- [Provided material]
━━━
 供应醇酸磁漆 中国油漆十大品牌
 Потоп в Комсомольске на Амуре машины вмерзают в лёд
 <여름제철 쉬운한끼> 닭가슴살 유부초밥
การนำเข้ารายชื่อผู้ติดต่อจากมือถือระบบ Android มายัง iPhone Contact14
━━━
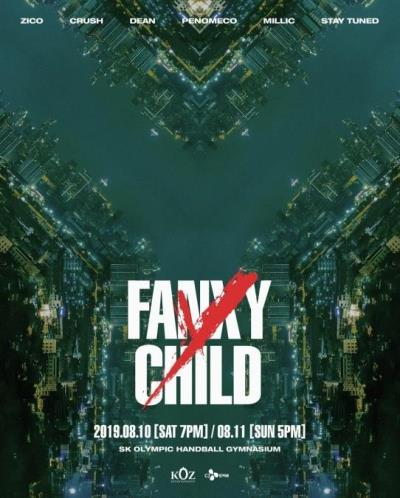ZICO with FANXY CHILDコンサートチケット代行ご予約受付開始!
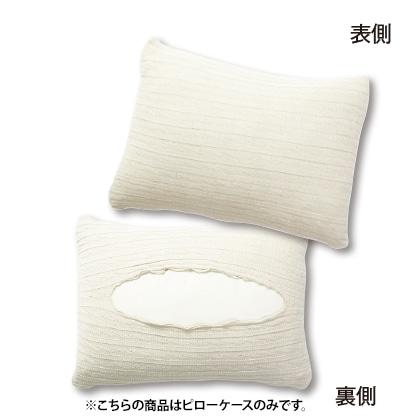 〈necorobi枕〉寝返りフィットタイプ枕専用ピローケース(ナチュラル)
━━━
- [Directions for this task] Using the data above, reproduce exactly the lines between those holding "供应醇酸磁漆 中国油漆十大品牌" and "การนำเข้ารายชื่อผู้ติดต่อจากมือถือระบบ Android มายัง", inclusive, and no others.

- [Result below]
 供应醇酸磁漆 中国油漆十大品牌
 Потоп в Комсомольске на Амуре машины вмерзают в лёд
 <여름제철 쉬운한끼> 닭가슴살 유부초밥
การนำเข้ารายชื่อผู้ติดต่อจากมือถือระบบ Android มายัง iPhone Contact14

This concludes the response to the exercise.